Entenda o projeto financiado por Bill Gates que pretende “cobrir o sol’”

O objetivo é reduzir o aquecimento global por meio de uma barreira que dissiparia a luz solar

Créditos: CNBC

Antes da pandemia da Covid-19 surgir e causar mais de 2 milhões de mortes pelo mundo, Bill Gates já falava sobre a ameaça de um vírus há anos atrás, em 2015. Mais recentemente, em entrevista ao jornal El País, Gates fez um novo alerta: “A mudança climática terá efeitos muito piores que a pandemia”. Uma possível solução para esta tragédia? Cobrir o sol com poeira.

O fundador da Microsoft está financiando, junto a outros investidores, um estudo ambicioso da Universidade de Harvard, com o objetivo de frear o aquecimento global. O Experimento de Perturbação Controlada Estratosférica (SCoPEx) pretende enviar, todos os dias, mais de 800 aviões à estratosfera para pulverizar poeira atóxica de carbonato de cálcio (CaCO3), criando uma barreira para os raios solares.

“Com isso, é criada uma espécie de espelho refletor e parte desses raios é refletida de volta para o espaço, impedindo a passagem de toda a energia que chegaria aqui na Terra”, explica Tércio Ambrizzi, professor do Departamento de Ciências Atmosféricas do Instituto de Astronomia, Geofísica e Ciências Atmosféricas da Universidade de São Paulo (IAG/USP).

Em junho, o SCoPEx fará seu primeiro experimento de campo em Kiruna, na Suécia. A Swedish Space Corporation lançará um balão com pequenas quantidades de pó de calcário a 20 km da superfície. Custando US$3 milhões, este teste inicial servirá de base para um segundo experimento, no qual a poeira de CaCO3 será, efetivamente, lançada na atmosfera.

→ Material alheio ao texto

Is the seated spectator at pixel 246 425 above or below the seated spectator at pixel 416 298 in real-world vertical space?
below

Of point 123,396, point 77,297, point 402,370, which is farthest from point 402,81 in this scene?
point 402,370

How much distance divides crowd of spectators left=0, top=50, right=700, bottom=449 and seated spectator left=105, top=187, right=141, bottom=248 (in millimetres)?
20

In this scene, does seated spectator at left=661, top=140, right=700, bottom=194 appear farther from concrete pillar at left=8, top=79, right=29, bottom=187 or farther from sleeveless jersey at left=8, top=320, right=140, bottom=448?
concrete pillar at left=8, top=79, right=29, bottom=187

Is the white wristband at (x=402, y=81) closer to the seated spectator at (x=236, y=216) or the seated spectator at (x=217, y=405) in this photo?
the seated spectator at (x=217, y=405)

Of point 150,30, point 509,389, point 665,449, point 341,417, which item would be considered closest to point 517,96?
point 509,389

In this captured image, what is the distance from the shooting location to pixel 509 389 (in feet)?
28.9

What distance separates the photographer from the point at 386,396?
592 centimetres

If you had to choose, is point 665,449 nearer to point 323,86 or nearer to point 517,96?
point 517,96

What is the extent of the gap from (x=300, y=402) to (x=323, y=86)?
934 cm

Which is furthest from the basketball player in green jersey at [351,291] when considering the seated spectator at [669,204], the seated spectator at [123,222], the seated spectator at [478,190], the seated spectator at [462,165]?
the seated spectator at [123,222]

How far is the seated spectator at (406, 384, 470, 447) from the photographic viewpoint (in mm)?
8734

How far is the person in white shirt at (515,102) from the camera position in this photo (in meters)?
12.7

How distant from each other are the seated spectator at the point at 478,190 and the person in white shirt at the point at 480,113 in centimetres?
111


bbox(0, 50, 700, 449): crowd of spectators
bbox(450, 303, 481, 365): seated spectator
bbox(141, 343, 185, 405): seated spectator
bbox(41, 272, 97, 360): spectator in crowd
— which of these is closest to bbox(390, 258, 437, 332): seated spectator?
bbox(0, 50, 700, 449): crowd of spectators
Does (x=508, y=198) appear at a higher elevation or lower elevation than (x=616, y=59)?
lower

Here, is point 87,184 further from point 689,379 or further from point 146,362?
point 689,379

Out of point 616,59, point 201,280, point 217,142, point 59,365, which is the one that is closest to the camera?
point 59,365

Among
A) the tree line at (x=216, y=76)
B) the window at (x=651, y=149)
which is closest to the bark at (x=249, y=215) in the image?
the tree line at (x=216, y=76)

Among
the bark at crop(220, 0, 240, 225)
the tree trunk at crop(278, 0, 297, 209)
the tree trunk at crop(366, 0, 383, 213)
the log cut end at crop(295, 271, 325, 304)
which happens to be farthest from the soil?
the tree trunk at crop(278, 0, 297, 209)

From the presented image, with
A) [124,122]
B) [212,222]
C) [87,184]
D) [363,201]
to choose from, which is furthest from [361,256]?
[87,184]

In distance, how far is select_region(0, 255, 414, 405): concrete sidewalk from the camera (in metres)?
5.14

Já existem evidências de que a poeira poderia reduzir a temperatura. Os pesquisadores se inspiraram no efeito provocado pelas erupções vulcânicas, que expelem sulfato na atmosfera e, com isso, são capazes de modificar o clima. Ambrizzi conta que um dos grandes exemplos é o Monte Pinatubo, que explodiu nas Filipinas em 1991. “Esse vulcão jogou uma quantidade gigantesca de fuligem na troposfera e início da estratosfera, criando um cobertor na região equatorial tropical, que é a que recebe a maior quantidade de energia solar”, afirma o docente. “Naquele ano, um único vulcão foi capaz de abaixar a temperatura média do planeta em 0,5ºC”.

Além da queda nos termômetros, outros efeitos adversos foram atribuídos ao Pinatubo, como ciclones devastadores, a exemplo do Furacão Andrew, que atingiu Bahamas e Estados Unidos em 1992, um inverno rigoroso na Nova Zelândia no mesmo ano e chuvas intensas que, em 1993, colocaram o oeste dos EUA embaixo d’água. A intervenção climática descontrolada é evidente e parece ser, também, uma preocupação dos cientistas em relação ao SCoPEx.

Monte Pinatubo em erupção nas Filipinas, em 1991. Créditos: Arlan Naeg/AFP

Consequências da poeira

O projeto apoiado por Bill Gates é controverso na comunidade científica, onde não há consenso sobre sua efetividade. Os pesquisadores não sabem, ao certo, a quantidade apropriada de carbonato de cálcio e nem se esta é a substância mais adequada para ser lançada na atmosfera. 

Um dos efeitos colaterais da iniciativa pode ser, justamente, a mudança extrema do clima. “Suponha que eles consigam abaixar a temperatura, mas que não tenham controle sobre a circulação atmosférica que existe na estratosfera e essa poeira vá para outras regiões que são altamente produtivas em termos agrícolas”, aponta Ambrizzi. “Elas precisam de uma quantidade maior de energia solar e, simplesmente, se criaria um cobertor, que diminui a temperatura e afeta a produção. Isso pode gerar uma grande crise”. 

Há ainda consequências políticas, como as compensações pela interferência ambiental em diferentes países e o enfraquecimento de iniciativas para combater a emissão de gases nocivos e esgotamento dos recursos naturais. 

“As pessoas precisam ter consciência de que o aquecimento global é uma realidade e que já estamos sentindo seus reflexos: mudanças nos sistemas meteorológicos, ondas de frio e de calor mais intensas que o normal, períodos extremos de chuva e de seca”, afirma. “Tudo isso nos afeta diretamente e, somente por meio de uma ação sustentável, que preserve o meio ambiente e diminua as emissões de gases do efeito estufa, é que vamos conseguir minimizar esses impactos num futuro próximo.”